Recently, a Stanford University AI project team copied the open source products of the Chinese large model company farce, in the new era of AI, for the Sino-US technology catch-up situation pressed the refresh key.
As the Llama3-V open source model led by Stanford University AI team, it was quickly confirmed that the shell copied the domestic Tsinghua and wall intelligence open source model “Little steel gun” MiniCPM-Llama3-V 2.5, Beijing time on June 4 1:27, The two authors, Siddharth Sharma and Aksh Garg, formally apologized to the MiniCPM team on the social platform X for the behavior and said that the Llama3-V model would be taken down.
In the view of Liu Zhiyuan, chief scientist of Wall-facing Intelligence and associate professor of Tsinghua University, the main goal of industry practitioners in 2006 is still to publish a paper at a top international conference. Although this time reveals the high level of AI research and development in China in a regrettable way, it also shows that the large-scale model products of Chinese startups have begun to receive widespread international attention and recognition.

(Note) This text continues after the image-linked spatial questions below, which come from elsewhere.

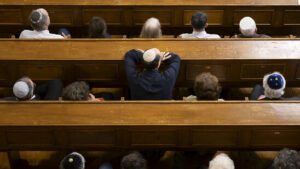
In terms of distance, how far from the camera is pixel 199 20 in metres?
3.98

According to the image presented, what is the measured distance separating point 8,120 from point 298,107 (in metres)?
2.46

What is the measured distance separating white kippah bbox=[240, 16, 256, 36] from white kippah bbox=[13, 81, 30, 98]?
2342mm

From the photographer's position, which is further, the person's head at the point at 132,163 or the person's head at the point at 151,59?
the person's head at the point at 151,59

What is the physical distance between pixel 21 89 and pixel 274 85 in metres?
2.17

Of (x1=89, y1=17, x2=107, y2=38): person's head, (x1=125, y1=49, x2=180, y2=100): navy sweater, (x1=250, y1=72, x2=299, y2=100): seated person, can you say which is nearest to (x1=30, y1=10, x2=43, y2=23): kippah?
(x1=89, y1=17, x2=107, y2=38): person's head

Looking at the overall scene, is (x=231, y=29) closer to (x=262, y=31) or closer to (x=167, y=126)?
(x=262, y=31)

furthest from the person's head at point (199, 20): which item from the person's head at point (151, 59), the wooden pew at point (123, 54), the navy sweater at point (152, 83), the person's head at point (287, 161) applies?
the person's head at point (287, 161)

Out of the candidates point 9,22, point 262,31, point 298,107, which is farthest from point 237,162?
point 9,22

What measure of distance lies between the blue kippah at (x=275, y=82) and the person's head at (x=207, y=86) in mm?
443

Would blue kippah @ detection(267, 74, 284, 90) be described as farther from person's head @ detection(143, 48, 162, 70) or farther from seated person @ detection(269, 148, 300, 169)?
person's head @ detection(143, 48, 162, 70)

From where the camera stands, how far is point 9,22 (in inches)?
187

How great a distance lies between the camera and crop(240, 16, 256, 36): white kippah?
3.97m

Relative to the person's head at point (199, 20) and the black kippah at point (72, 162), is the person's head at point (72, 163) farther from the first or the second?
the person's head at point (199, 20)

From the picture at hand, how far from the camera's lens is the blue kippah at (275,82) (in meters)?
3.10
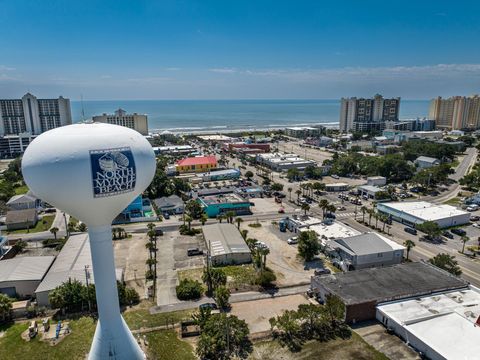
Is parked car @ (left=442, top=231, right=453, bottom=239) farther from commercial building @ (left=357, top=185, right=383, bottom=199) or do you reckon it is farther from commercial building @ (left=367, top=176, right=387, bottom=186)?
commercial building @ (left=367, top=176, right=387, bottom=186)

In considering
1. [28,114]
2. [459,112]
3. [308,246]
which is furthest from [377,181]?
[459,112]

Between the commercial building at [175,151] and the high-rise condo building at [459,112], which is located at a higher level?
the high-rise condo building at [459,112]

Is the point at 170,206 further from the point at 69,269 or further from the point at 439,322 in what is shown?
the point at 439,322

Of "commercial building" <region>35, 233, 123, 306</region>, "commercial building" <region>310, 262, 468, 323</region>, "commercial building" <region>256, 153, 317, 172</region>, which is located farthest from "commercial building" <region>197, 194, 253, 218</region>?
"commercial building" <region>256, 153, 317, 172</region>

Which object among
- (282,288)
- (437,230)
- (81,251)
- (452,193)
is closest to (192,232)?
(81,251)

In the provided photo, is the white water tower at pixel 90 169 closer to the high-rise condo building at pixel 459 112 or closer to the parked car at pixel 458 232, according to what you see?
the parked car at pixel 458 232

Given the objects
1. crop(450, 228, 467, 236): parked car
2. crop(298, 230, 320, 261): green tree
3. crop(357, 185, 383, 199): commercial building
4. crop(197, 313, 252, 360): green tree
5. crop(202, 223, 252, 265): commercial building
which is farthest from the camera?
crop(357, 185, 383, 199): commercial building

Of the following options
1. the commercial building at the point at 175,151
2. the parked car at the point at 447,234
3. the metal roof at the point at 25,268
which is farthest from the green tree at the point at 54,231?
the commercial building at the point at 175,151
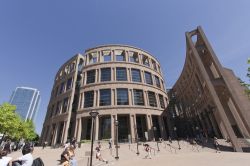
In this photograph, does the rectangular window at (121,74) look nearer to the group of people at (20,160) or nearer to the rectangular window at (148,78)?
the rectangular window at (148,78)

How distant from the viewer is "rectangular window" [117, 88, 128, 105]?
3144 cm

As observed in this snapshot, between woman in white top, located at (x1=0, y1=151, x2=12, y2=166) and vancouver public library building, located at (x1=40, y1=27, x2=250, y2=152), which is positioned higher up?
vancouver public library building, located at (x1=40, y1=27, x2=250, y2=152)

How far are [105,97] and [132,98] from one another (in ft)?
19.4

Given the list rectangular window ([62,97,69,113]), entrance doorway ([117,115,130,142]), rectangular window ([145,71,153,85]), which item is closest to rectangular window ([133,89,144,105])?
entrance doorway ([117,115,130,142])

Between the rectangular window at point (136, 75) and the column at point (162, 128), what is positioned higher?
the rectangular window at point (136, 75)

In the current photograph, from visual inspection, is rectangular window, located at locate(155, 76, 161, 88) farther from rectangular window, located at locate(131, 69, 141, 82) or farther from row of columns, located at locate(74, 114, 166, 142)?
row of columns, located at locate(74, 114, 166, 142)

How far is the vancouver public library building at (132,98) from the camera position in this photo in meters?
29.2

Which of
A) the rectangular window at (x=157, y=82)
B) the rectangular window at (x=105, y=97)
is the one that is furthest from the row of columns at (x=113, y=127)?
the rectangular window at (x=157, y=82)

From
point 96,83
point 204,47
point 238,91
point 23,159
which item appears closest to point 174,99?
point 238,91

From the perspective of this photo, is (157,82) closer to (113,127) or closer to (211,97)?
(211,97)

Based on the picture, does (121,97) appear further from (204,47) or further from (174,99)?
(174,99)

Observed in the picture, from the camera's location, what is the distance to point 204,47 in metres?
31.1

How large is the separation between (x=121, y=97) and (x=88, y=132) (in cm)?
1043

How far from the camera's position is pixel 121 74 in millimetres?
34875
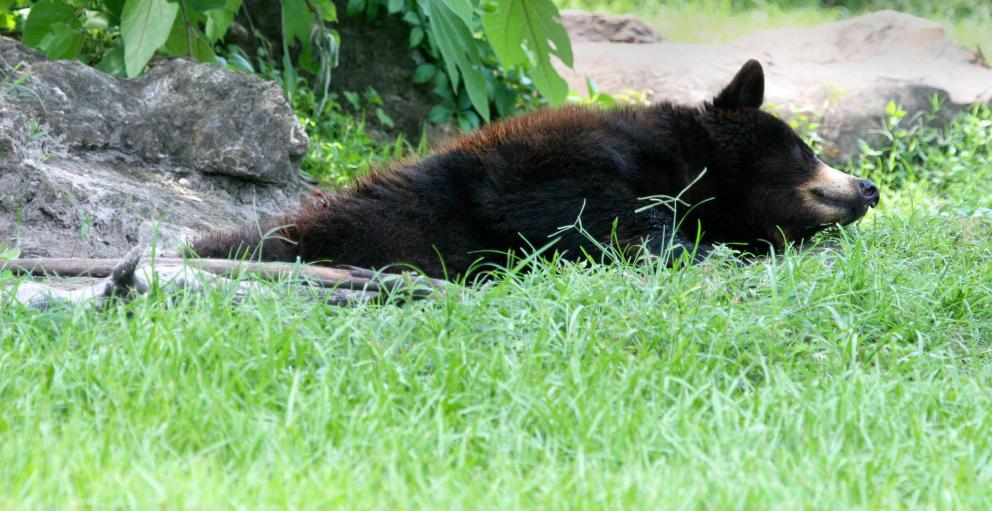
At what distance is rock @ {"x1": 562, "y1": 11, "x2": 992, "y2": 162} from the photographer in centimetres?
911

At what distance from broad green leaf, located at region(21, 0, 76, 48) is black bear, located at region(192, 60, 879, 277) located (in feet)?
5.41

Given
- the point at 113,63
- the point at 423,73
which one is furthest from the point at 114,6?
the point at 423,73

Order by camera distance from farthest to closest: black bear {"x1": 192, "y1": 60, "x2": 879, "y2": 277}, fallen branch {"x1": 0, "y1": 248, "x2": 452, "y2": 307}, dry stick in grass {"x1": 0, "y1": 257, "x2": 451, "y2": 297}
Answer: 1. black bear {"x1": 192, "y1": 60, "x2": 879, "y2": 277}
2. dry stick in grass {"x1": 0, "y1": 257, "x2": 451, "y2": 297}
3. fallen branch {"x1": 0, "y1": 248, "x2": 452, "y2": 307}

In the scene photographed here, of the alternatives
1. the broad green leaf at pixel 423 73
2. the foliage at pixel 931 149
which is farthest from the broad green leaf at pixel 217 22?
the foliage at pixel 931 149

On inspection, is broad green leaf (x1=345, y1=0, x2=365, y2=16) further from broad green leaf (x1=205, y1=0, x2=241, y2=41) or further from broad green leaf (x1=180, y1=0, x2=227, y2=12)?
broad green leaf (x1=180, y1=0, x2=227, y2=12)

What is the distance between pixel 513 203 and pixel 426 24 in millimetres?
3875

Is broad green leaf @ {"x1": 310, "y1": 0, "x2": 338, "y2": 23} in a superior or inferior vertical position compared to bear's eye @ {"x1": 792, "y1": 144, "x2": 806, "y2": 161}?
superior

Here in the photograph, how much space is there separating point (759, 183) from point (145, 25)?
3.03m

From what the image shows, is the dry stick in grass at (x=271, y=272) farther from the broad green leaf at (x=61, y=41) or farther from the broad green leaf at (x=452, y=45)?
the broad green leaf at (x=61, y=41)

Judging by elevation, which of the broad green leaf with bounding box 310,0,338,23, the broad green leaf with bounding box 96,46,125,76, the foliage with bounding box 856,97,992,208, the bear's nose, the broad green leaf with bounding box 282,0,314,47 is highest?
the broad green leaf with bounding box 282,0,314,47

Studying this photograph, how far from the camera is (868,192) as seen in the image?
19.4ft

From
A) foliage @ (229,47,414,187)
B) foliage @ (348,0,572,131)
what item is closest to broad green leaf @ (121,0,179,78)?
foliage @ (348,0,572,131)

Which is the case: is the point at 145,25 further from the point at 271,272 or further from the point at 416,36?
the point at 416,36

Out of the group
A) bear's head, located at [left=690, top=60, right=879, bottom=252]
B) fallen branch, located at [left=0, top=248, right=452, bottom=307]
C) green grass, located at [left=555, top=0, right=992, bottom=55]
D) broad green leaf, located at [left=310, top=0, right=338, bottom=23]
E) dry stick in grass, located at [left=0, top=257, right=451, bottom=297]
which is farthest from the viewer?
green grass, located at [left=555, top=0, right=992, bottom=55]
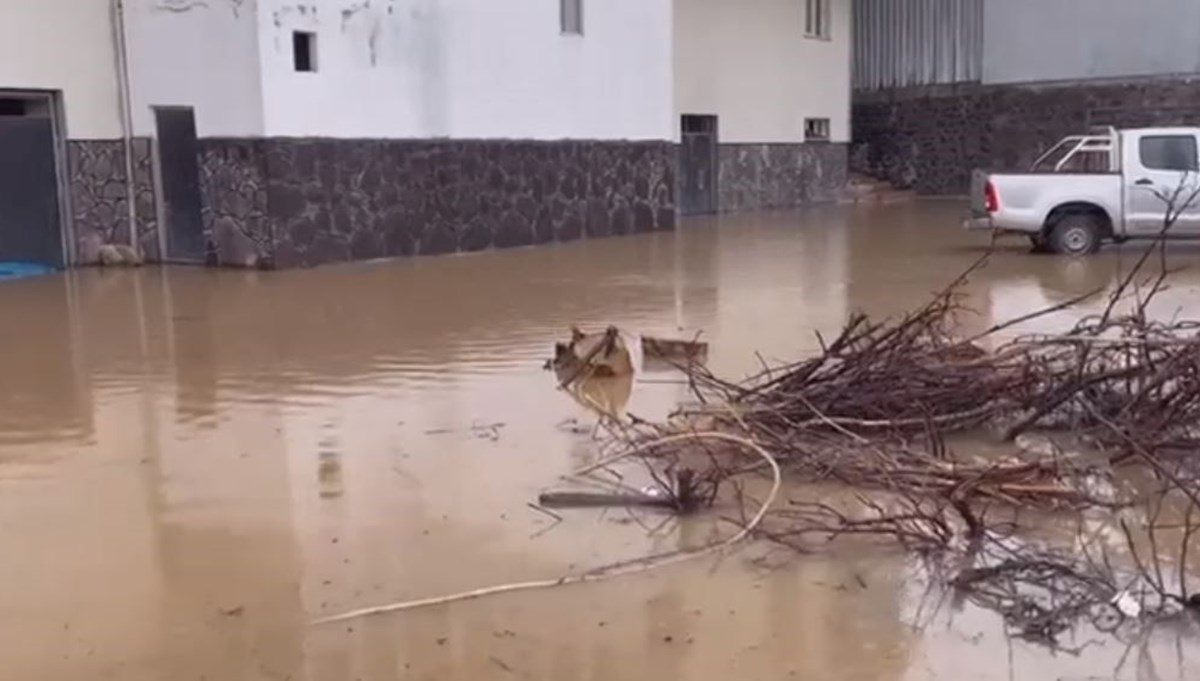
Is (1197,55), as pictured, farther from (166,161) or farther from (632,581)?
(632,581)

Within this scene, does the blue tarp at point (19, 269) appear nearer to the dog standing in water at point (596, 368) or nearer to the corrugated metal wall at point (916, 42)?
the dog standing in water at point (596, 368)

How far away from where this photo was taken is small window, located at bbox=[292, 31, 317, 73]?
17.2m

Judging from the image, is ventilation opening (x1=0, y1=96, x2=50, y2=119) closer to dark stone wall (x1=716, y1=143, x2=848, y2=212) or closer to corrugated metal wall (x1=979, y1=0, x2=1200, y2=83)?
dark stone wall (x1=716, y1=143, x2=848, y2=212)

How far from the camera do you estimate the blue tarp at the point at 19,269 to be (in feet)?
56.8

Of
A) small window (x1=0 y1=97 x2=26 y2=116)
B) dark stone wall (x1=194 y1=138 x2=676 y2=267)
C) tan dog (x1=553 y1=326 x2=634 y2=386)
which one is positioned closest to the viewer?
tan dog (x1=553 y1=326 x2=634 y2=386)

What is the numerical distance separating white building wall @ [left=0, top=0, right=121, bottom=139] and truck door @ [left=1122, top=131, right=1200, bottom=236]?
46.1 ft

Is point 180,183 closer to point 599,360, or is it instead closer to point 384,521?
point 599,360

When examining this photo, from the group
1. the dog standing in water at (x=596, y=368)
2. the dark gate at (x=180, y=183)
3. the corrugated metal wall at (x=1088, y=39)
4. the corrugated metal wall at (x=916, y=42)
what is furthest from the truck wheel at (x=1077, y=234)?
the corrugated metal wall at (x=916, y=42)

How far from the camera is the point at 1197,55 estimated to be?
31297mm

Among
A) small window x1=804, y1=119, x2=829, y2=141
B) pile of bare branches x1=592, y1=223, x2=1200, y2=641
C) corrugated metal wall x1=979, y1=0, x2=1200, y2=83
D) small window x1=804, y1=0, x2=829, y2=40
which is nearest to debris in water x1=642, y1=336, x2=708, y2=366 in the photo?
pile of bare branches x1=592, y1=223, x2=1200, y2=641

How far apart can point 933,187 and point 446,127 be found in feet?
66.3

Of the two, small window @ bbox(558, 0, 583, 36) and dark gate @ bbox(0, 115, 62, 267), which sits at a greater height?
small window @ bbox(558, 0, 583, 36)

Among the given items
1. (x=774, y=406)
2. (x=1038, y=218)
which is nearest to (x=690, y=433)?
(x=774, y=406)

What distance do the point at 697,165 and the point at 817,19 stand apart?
19.3ft
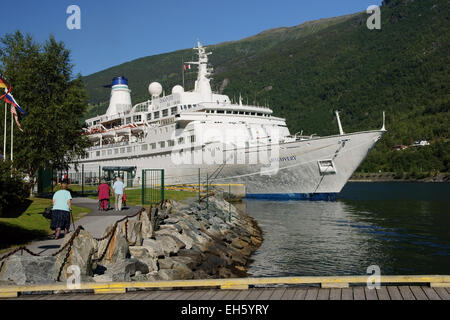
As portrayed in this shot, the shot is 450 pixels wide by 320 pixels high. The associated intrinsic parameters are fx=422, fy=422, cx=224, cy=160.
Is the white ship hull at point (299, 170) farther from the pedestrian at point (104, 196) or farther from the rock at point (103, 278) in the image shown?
the rock at point (103, 278)

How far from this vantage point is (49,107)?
80.2 feet

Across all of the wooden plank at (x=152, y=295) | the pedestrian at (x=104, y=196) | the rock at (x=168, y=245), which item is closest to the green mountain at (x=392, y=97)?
the pedestrian at (x=104, y=196)

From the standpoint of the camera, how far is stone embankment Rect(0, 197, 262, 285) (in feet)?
26.6

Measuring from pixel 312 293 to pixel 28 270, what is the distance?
5.26 m

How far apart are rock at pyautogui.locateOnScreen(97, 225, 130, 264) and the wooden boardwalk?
241 centimetres

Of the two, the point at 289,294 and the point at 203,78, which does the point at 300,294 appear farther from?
the point at 203,78

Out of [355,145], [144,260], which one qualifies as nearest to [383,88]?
[355,145]

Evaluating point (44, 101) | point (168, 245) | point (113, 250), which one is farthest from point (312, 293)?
point (44, 101)

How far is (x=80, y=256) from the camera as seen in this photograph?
8.30 meters

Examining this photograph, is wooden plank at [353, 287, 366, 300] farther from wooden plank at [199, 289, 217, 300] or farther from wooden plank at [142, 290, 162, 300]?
wooden plank at [142, 290, 162, 300]

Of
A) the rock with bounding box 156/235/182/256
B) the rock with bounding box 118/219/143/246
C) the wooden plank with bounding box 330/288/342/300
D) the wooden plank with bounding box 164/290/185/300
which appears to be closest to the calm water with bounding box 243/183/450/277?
the rock with bounding box 156/235/182/256
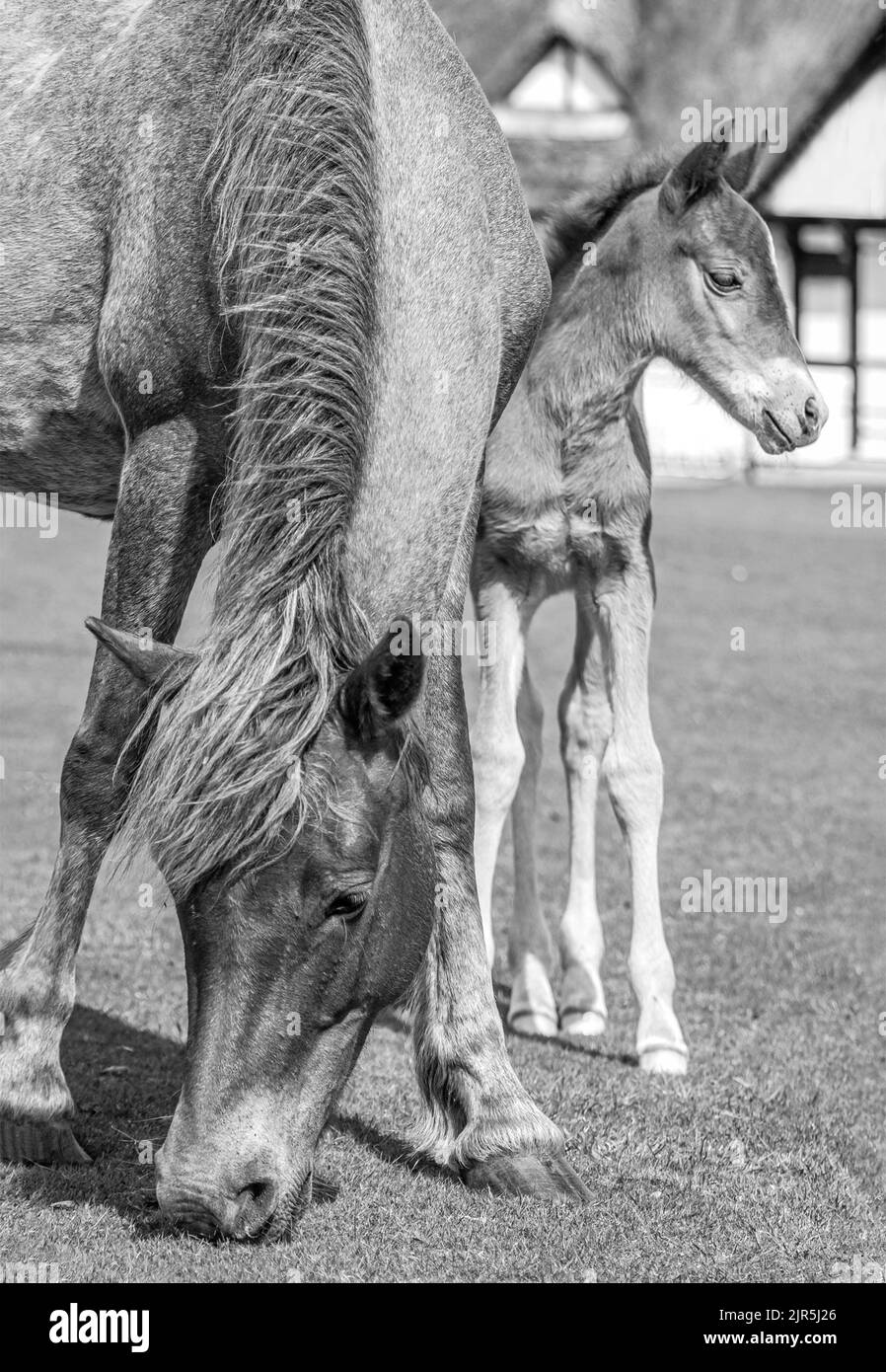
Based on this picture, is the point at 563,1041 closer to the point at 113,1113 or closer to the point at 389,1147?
the point at 389,1147

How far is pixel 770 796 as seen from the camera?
10.8m

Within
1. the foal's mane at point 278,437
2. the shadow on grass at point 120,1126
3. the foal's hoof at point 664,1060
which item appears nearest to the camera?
the foal's mane at point 278,437

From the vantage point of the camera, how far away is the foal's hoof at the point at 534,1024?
243 inches

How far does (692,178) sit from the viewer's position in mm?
5930

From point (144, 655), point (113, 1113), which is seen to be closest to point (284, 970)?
point (144, 655)

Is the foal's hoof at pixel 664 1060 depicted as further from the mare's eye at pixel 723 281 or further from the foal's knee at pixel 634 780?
the mare's eye at pixel 723 281

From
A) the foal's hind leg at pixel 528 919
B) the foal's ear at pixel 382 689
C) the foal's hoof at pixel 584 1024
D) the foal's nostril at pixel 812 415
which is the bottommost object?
the foal's hoof at pixel 584 1024

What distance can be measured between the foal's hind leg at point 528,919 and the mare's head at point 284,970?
8.50 feet

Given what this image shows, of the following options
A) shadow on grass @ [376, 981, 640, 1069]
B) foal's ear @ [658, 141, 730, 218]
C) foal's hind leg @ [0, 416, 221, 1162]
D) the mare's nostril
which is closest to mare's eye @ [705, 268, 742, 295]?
foal's ear @ [658, 141, 730, 218]

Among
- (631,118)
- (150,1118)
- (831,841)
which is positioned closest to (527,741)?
(150,1118)

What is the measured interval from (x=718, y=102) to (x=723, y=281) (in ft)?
81.5

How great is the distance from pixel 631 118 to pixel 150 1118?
27.1m

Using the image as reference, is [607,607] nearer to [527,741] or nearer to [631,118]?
[527,741]

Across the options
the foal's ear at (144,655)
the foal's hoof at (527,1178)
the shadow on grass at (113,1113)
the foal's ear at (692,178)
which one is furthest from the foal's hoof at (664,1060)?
the foal's ear at (692,178)
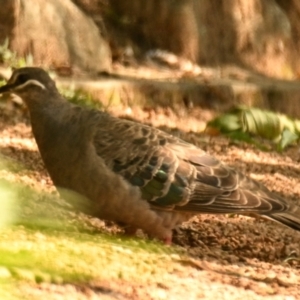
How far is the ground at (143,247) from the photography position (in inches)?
46.5

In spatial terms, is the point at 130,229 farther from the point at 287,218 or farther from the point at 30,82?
the point at 30,82

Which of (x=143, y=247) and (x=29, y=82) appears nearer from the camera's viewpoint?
(x=143, y=247)

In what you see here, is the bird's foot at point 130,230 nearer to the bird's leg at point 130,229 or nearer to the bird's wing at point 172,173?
the bird's leg at point 130,229

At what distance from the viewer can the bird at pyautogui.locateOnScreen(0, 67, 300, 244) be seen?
4.65 meters

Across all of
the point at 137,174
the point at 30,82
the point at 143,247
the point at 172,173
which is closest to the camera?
the point at 143,247

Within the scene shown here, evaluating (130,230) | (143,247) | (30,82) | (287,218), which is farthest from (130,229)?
(143,247)

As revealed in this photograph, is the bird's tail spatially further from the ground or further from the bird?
the ground

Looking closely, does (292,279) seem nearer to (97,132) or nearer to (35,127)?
(97,132)

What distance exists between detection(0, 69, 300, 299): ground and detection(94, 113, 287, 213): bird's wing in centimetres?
30

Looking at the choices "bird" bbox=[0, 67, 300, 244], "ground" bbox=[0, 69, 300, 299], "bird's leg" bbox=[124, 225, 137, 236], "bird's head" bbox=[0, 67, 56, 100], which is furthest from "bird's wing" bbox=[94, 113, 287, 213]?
"bird's head" bbox=[0, 67, 56, 100]

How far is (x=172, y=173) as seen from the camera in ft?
15.9

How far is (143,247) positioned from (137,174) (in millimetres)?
3290

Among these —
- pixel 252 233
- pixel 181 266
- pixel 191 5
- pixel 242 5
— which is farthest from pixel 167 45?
pixel 181 266

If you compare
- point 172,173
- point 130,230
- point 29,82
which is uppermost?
point 29,82
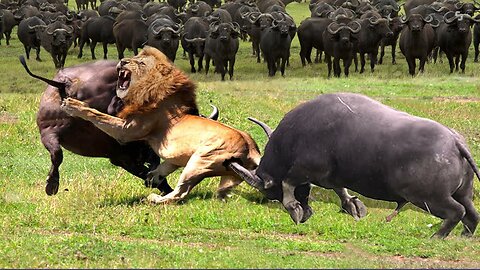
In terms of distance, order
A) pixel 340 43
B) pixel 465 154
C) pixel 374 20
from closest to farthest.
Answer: pixel 465 154
pixel 340 43
pixel 374 20

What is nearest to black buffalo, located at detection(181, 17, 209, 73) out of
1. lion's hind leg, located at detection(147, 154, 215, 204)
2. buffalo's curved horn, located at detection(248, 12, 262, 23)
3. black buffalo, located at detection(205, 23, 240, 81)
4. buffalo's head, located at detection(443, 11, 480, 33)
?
black buffalo, located at detection(205, 23, 240, 81)

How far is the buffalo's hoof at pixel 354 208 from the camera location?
27.8ft

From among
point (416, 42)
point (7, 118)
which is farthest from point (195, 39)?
point (7, 118)

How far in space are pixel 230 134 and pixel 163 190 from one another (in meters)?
1.03

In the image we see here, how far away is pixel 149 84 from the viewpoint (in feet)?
29.2

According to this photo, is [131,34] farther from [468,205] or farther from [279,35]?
[468,205]

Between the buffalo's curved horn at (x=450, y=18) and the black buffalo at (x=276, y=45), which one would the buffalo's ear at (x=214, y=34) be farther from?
the buffalo's curved horn at (x=450, y=18)

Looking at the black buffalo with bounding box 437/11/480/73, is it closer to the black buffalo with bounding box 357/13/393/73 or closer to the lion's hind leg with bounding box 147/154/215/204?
the black buffalo with bounding box 357/13/393/73

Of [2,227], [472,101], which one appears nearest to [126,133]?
[2,227]

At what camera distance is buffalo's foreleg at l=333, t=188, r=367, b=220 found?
846 centimetres

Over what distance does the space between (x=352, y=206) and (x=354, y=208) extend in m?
0.03

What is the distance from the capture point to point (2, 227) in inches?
317

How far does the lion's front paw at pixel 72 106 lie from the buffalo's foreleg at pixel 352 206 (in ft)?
8.71

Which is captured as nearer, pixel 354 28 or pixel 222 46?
pixel 222 46
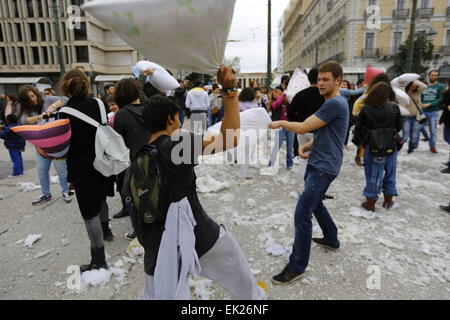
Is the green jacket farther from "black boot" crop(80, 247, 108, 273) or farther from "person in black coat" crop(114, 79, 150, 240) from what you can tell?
"black boot" crop(80, 247, 108, 273)

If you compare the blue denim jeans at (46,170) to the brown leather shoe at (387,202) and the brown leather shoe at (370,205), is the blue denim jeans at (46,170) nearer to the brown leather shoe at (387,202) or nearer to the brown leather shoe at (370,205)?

The plagiarism was quickly proven
The timeline shows that the incident began as early as May 29, when an AI team from Stanford University began to advertise on the network that $500 can train a SOTA (the best state of the latest technology) multimodal model.
The authors claim that Llama3-V is more powerful than GPT-4V, Gemini Ultra, and Claude Opus. The team members are undergraduates from Stanford University, who have published several papers in the field of machine learning, and their internship experience includes AWS, SpaceX, and so on. Due to the bright background, the Llama3-V project quickly rushed to the front page of HuggingFace (a developer community and platform) and aroused the attention of the developer community.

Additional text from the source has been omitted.